Data for review:
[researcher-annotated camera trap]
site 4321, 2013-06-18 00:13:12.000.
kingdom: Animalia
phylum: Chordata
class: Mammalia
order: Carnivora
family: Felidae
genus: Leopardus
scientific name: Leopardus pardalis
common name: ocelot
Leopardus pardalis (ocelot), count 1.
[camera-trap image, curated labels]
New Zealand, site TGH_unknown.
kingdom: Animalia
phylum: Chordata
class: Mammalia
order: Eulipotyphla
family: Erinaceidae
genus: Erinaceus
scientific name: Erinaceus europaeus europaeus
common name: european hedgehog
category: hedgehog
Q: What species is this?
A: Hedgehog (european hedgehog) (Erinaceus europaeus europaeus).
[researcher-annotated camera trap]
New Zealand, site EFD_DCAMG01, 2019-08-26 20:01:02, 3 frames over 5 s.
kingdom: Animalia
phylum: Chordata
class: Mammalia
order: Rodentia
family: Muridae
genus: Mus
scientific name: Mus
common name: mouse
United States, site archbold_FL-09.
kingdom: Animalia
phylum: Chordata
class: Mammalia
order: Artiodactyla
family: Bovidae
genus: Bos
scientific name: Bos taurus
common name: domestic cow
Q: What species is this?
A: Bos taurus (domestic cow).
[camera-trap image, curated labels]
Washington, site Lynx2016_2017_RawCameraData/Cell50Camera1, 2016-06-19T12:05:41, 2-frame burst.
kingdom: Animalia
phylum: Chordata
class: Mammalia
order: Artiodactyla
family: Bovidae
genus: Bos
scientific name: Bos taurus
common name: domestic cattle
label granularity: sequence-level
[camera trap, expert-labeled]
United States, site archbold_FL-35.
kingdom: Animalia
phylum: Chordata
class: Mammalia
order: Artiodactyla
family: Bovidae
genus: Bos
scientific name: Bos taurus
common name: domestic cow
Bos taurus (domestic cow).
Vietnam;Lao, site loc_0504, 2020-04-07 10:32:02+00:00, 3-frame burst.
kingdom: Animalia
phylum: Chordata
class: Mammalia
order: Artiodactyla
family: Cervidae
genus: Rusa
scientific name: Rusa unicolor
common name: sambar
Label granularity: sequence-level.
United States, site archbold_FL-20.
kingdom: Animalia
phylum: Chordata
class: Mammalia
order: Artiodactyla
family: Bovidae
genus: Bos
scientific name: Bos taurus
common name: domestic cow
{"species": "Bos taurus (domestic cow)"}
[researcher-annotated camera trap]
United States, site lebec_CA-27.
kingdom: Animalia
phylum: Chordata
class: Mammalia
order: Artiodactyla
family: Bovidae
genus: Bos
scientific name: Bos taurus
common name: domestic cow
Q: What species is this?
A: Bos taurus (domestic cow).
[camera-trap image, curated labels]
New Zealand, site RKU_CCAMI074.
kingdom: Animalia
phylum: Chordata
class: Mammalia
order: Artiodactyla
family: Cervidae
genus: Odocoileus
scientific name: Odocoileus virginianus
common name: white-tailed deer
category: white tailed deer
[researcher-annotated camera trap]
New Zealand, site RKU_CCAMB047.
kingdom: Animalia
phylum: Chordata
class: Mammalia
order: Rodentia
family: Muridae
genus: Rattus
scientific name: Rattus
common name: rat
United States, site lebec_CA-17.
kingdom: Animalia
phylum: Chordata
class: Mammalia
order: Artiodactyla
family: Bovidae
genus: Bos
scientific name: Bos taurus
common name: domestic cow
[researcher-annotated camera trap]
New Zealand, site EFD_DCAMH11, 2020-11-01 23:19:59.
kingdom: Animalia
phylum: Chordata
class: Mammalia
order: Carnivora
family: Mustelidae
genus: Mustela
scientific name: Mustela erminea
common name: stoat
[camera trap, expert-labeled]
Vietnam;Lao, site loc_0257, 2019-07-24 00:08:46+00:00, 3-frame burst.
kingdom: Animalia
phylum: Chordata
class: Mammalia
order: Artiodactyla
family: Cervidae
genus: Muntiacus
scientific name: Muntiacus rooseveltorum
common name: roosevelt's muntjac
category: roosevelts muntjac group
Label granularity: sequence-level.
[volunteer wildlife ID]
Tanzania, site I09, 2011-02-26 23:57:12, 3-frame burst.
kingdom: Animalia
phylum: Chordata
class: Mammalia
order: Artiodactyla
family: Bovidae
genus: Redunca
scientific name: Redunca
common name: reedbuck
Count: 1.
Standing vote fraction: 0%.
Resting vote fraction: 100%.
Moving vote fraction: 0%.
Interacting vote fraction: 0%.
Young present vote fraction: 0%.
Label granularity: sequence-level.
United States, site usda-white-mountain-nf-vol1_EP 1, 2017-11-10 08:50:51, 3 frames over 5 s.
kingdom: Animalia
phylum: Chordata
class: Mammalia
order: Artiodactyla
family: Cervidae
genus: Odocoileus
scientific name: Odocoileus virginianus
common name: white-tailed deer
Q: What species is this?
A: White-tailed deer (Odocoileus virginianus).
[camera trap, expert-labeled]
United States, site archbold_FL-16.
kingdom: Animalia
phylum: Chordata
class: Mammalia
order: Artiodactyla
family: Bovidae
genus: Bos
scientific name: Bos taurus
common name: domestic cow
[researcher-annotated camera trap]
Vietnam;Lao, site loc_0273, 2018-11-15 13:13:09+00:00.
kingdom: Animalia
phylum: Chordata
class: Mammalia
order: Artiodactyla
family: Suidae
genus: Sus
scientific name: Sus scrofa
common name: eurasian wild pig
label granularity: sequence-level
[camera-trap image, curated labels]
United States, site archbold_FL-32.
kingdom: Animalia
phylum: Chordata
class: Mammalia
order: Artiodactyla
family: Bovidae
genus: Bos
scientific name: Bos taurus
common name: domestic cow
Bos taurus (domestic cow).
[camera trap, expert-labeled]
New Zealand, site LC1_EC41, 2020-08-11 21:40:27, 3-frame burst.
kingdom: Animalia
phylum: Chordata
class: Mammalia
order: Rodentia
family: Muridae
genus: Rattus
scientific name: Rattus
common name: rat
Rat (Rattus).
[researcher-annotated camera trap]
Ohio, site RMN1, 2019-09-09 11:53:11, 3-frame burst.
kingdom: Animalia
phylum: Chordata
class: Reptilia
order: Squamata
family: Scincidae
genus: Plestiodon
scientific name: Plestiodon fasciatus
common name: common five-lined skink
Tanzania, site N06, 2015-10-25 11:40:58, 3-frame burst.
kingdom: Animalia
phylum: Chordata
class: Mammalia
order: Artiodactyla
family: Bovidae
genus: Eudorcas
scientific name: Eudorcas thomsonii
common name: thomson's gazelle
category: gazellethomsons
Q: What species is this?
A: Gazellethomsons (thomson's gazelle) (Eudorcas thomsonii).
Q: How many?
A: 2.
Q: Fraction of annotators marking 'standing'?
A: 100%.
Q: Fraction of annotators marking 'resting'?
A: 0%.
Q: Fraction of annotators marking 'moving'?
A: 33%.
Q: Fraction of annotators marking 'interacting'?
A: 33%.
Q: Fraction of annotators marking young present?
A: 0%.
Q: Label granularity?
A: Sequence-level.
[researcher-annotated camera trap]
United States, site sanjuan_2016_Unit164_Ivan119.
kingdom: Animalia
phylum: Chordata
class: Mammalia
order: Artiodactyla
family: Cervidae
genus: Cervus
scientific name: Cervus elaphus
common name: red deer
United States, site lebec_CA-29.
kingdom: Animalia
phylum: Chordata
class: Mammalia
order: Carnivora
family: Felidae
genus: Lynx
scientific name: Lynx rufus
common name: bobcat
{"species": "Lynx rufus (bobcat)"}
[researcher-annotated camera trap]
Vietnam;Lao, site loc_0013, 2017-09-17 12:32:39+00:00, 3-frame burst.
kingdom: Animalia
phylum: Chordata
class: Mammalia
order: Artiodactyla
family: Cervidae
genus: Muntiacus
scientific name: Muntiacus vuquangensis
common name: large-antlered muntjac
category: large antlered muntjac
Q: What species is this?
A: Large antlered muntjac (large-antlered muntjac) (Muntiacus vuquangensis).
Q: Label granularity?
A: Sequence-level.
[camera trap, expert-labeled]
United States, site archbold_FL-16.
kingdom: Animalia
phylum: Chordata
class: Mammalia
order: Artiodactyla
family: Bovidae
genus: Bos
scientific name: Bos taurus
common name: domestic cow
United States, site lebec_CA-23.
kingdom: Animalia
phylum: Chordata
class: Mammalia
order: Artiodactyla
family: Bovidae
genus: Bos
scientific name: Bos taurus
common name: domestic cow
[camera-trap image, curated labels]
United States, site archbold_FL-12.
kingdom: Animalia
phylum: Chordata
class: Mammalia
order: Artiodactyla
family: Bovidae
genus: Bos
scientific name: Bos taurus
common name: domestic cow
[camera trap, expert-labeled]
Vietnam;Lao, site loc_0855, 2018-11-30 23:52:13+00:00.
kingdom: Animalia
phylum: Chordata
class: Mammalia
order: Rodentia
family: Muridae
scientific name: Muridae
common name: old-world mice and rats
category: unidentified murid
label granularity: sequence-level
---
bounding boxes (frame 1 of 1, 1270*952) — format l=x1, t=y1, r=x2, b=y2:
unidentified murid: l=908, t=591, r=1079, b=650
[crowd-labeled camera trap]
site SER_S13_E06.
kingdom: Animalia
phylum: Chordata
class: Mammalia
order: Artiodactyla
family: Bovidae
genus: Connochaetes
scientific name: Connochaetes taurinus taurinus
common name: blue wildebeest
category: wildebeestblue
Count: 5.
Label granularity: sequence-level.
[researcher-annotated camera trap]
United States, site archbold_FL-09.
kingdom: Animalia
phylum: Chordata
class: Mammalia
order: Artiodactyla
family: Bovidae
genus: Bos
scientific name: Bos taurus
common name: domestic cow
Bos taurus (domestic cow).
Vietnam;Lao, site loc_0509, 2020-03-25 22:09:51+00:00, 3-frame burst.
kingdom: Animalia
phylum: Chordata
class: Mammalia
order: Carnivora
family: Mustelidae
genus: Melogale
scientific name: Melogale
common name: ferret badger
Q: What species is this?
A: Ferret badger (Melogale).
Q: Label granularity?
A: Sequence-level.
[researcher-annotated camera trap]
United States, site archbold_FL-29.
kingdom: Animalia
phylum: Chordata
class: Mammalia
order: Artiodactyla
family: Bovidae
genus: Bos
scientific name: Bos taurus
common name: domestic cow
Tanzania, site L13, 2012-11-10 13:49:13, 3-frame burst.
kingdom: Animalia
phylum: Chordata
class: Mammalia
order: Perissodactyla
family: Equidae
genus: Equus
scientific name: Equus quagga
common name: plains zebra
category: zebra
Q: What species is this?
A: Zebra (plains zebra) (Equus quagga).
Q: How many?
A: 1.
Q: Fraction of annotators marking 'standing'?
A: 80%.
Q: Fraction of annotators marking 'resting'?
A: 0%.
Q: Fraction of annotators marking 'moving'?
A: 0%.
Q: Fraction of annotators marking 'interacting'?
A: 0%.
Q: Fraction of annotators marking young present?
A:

Work instructions: Copy the lines from the entries above in which the word "deer" appears.

Your response:
common name: white-tailed deer
category: white tailed deer
common name: white-tailed deer
A: White-tailed deer (Odocoileus virginianus).
common name: red deer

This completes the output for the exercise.